The new instrument was presented during the Three Seas Initiative Summit in Dubrovnik. The European Investment Fund, together with Poland’s Bank Gospodarstwa Krajowego, Romania’s Banca de Investiții și Dezvoltare, Lithuania’s ILTE, Croatia’s HBOR and Slovenia’s SID Banka, signed a memorandum of understanding to launch the initiative later this year. Bulgaria has also announced its intention to support the instrument through its Ministry of Innovation and Growth.

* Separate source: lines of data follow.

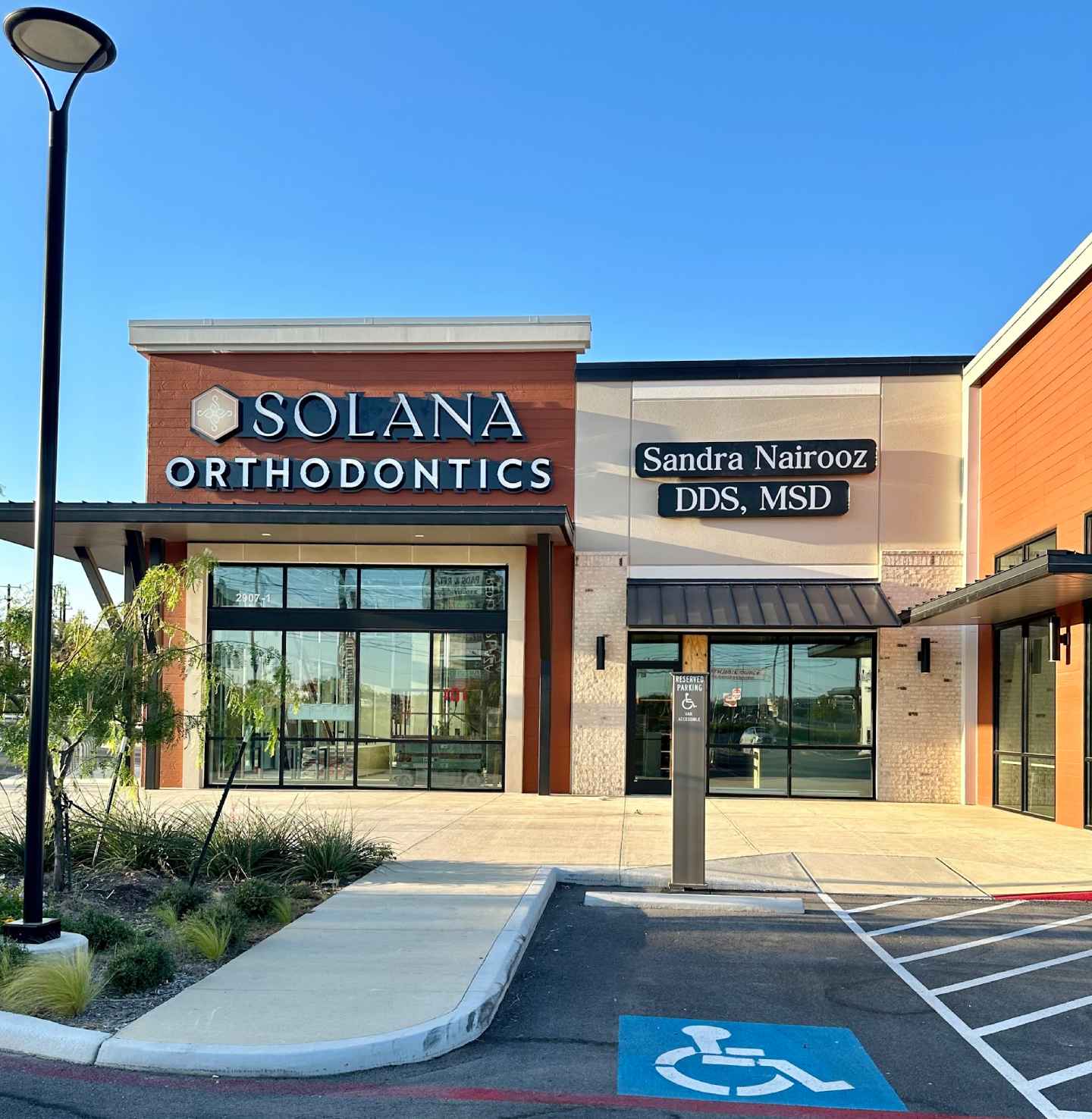 Airway-Focused Orthodontics in San Antonio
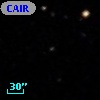 CAIRNS J014915.35-010312.2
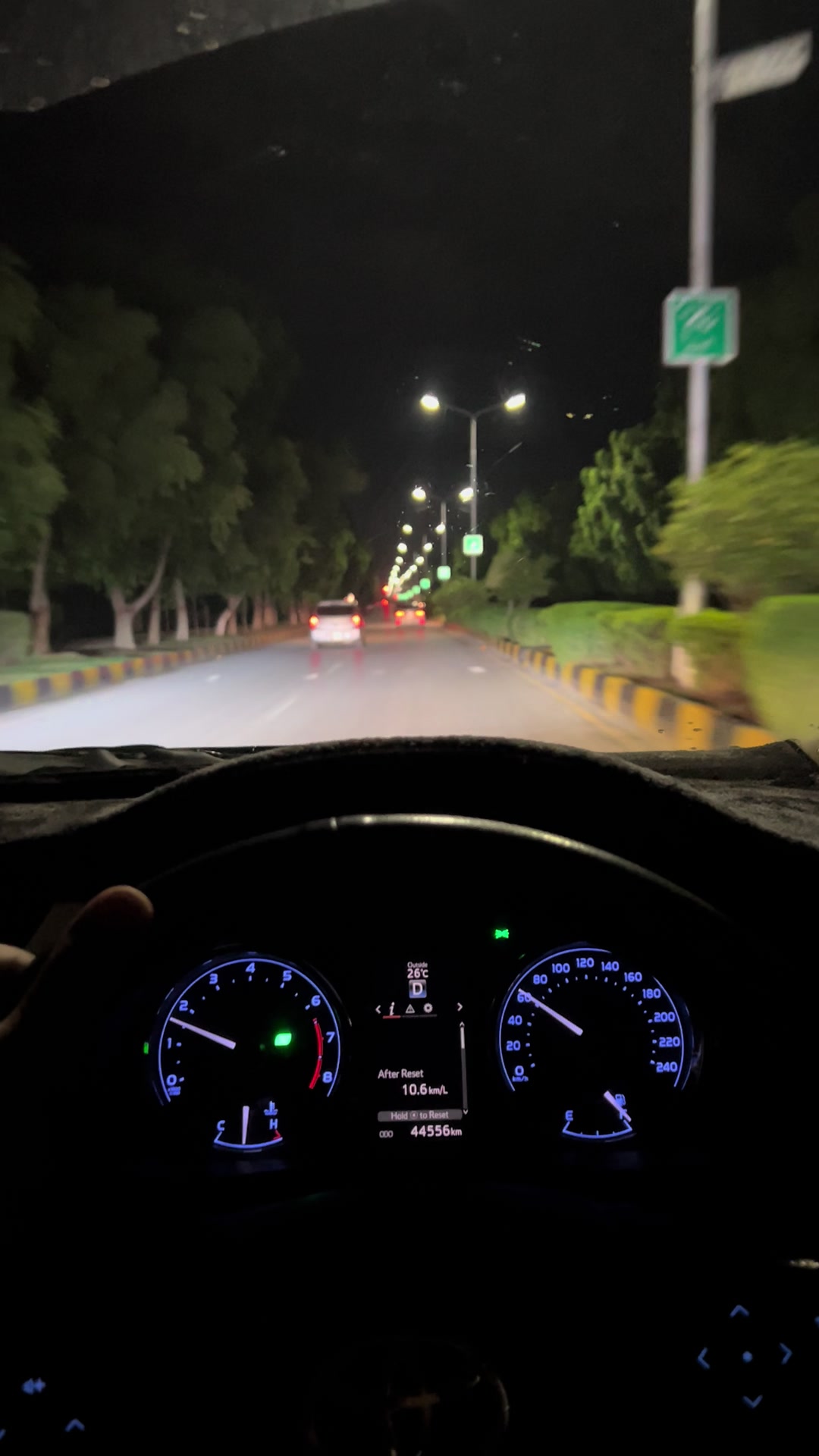 @𝗠 𝗔 | 𝗠𝗔𝗟𝗜𝗞 𝗔𝗛𝗠𝗘𝗗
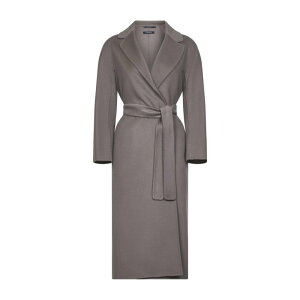 GX }bNX}[ S MAX MARA S Max Mara Coats 2529016081600ESTURIA069 Women R[gE_E Blue and green 34 36 38 40 42 yE֐ōz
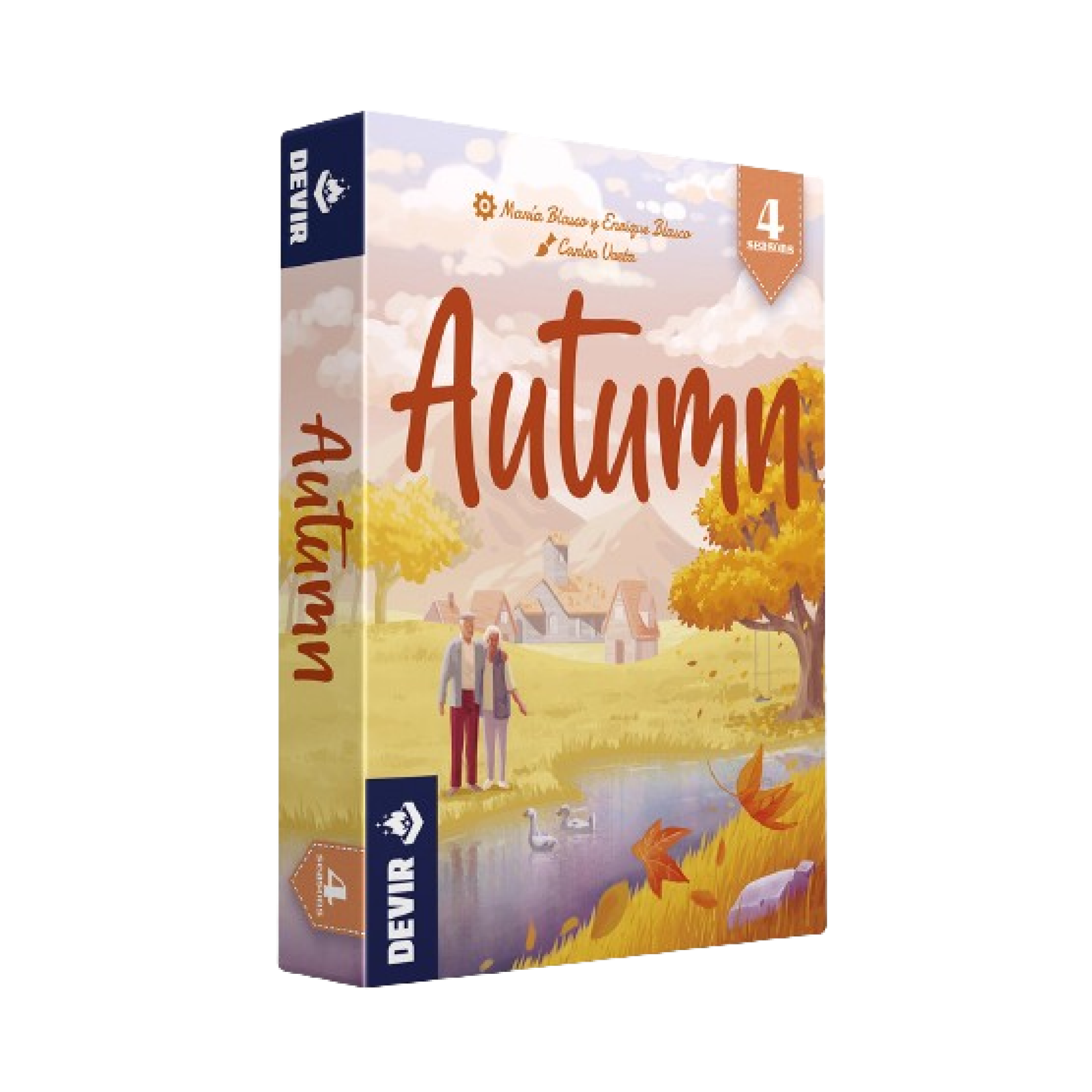 Autumn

According to the European Investment Bank, the participating countries are expected to jointly contribute around €250 million, while the European Investment Fund will match these contributions at the level of the supported infrastructure funds. This public participation is expected to attract additional private capital and channel financing into projects in clean energy, transport networks, digital connectivity and social infrastructure.

The Fund of Funds model does not imply direct investment in individual facilities. Instead, it provides investment through several professionally managed infrastructure funds. This approach makes it possible to distribute investments more broadly across countries, sectors and project types, reducing risks while facilitating access to long-term capital for large and complex infrastructure initiatives.

Particular attention is also being paid to the development of the local investment market in Central and Eastern Europe. The joint initiative of the European Investment Fund and national promotional institutions is expected to support both experienced international fund managers and new or emerging teams from the region. This is important for strengthening the institutional capacity of Central and Eastern European countries to prepare, structure and finance infrastructure projects.

The Three Seas Initiative is a political platform that brings together countries located between the Baltic, Adriatic and Black Seas. In 2026, the Dubrovnik Summit gathered EU member states, associated participants and strategic partners around issues of transport, energy, digital and investment connectivity in the region. Ukraine, Moldova, Albania and Montenegro participate as associated participants.

IDR commentary

For the Danube–Black Sea region, the launch of the new infrastructure Fund of Funds is significant beyond the financial dimension alone. It marks the formation of another institutional mechanism through which Central and Eastern Europe seeks to accelerate the reduction of infrastructure gaps, strengthen energy security, modernise transport corridors and increase the resilience of regional economies.

According to experts of the Institute of Danube Research, this initiative is also important for Ukraine:

“For Ukraine, which is already an associated participant in the Three Seas Initiative, the emergence of a new €2 billion instrument is a signal that infrastructure policy in Central and Eastern Europe is moving into a more practical investment phase. This is particularly important for the Danube and Black Sea directions, where transport, energy and digital links directly affect Ukraine’s resilience, export logistics and integration into the European market,” the Institute noted.

It is therefore logical that Ukraine, as a state, should view the Three Seas Initiative not only as a political format, but also as a potential platform for attracting long-term capital to recovery infrastructure. Particularly promising areas may include projects related to Danube ports, border crossings, multimodal transport hubs, energy interconnectors, digital infrastructure and logistics routes between Ukraine, Romania, Moldova, Bulgaria and other countries of the region.

For the Ukrainian Danube region, this framework is especially relevant. It is here that the interests of transport security, cross-border trade, port modernisation, energy resilience and regional development intersect. Therefore, Ukraine’s participation in the practical mechanisms of the Three Seas Initiative may become one of the dimensions of post-war recovery, combining national interests with the broader European policy of infrastructure convergence.